THE RECORDS:
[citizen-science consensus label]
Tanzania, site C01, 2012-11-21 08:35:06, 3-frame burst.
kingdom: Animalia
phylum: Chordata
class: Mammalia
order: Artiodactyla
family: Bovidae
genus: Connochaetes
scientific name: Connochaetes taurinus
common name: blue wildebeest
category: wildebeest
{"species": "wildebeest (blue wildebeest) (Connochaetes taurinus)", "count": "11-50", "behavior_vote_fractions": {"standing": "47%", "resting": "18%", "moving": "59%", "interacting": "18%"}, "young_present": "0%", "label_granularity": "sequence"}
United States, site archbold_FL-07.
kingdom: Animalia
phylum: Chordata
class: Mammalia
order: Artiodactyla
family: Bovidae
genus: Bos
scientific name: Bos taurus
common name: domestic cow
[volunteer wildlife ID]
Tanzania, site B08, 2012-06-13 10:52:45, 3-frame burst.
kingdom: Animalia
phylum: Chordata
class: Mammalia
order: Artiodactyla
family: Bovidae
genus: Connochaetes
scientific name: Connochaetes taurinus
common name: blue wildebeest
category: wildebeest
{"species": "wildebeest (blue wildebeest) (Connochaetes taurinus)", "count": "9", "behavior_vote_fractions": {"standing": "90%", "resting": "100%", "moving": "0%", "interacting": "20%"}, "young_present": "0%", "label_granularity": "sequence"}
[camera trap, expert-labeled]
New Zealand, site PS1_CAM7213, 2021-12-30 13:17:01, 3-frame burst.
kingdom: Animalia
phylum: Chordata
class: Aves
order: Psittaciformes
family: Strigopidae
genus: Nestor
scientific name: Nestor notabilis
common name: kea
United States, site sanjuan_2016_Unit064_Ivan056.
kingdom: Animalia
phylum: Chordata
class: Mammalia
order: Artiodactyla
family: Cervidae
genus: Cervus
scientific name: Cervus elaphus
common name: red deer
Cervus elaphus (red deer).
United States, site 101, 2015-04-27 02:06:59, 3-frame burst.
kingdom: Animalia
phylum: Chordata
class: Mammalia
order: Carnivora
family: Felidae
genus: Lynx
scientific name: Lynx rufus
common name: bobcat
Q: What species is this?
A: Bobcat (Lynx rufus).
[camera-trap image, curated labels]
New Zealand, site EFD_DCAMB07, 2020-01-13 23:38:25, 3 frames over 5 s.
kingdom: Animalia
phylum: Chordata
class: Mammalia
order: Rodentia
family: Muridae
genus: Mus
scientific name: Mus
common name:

THE TASK: You are asked to copy all of the entries above exactly.

PROBLEM SOLUTION:
[citizen-science consensus label]
Tanzania, site C01, 2012-11-21 08:35:06, 3-frame burst.
kingdom: Animalia
phylum: Chordata
class: Mammalia
order: Artiodactyla
family: Bovidae
genus: Connochaetes
scientific name: Connochaetes taurinus
common name: blue wildebeest
category: wildebeest
{"species": "wildebeest (blue wildebeest) (Connochaetes taurinus)", "count": "11-50", "behavior_vote_fractions": {"standing": "47%", "resting": "18%", "moving": "59%", "interacting": "18%"}, "young_present": "0%", "label_granularity": "sequence"}
United States, site archbold_FL-07.
kingdom: Animalia
phylum: Chordata
class: Mammalia
order: Artiodactyla
family: Bovidae
genus: Bos
scientific name: Bos taurus
common name: domestic cow
[volunteer wildlife ID]
Tanzania, site B08, 2012-06-13 10:52:45, 3-frame burst.
kingdom: Animalia
phylum: Chordata
class: Mammalia
order: Artiodactyla
family: Bovidae
genus: Connochaetes
scientific name: Connochaetes taurinus
common name: blue wildebeest
category: wildebeest
{"species": "wildebeest (blue wildebeest) (Connochaetes taurinus)", "count": "9", "behavior_vote_fractions": {"standing": "90%", "resting": "100%", "moving": "0%", "interacting": "20%"}, "young_present": "0%", "label_granularity": "sequence"}
[camera trap, expert-labeled]
New Zealand, site PS1_CAM7213, 2021-12-30 13:17:01, 3-frame burst.
kingdom: Animalia
phylum: Chordata
class: Aves
order: Psittaciformes
family: Strigopidae
genus: Nestor
scientific name: Nestor notabilis
common name: kea
United States, site sanjuan_2016_Unit064_Ivan056.
kingdom: Animalia
phylum: Chordata
class: Mammalia
order: Artiodactyla
family: Cervidae
genus: Cervus
scientific name: Cervus elaphus
common name: red deer
Cervus elaphus (red deer).
United States, site 101, 2015-04-27 02:06:59, 3-frame burst.
kingdom: Animalia
phylum: Chordata
class: Mammalia
order: Carnivora
family: Felidae
genus: Lynx
scientific name: Lynx rufus
common name: bobcat
Q: What species is this?
A: Bobcat (Lynx rufus).
[camera-trap image, curated labels]
New Zealand, site EFD_DCAMB07, 2020-01-13 23:38:25, 3 frames over 5 s.
kingdom: Animalia
phylum: Chordata
class: Mammalia
order: Rodentia
family: Muridae
genus: Mus
scientific name: Mus
common name:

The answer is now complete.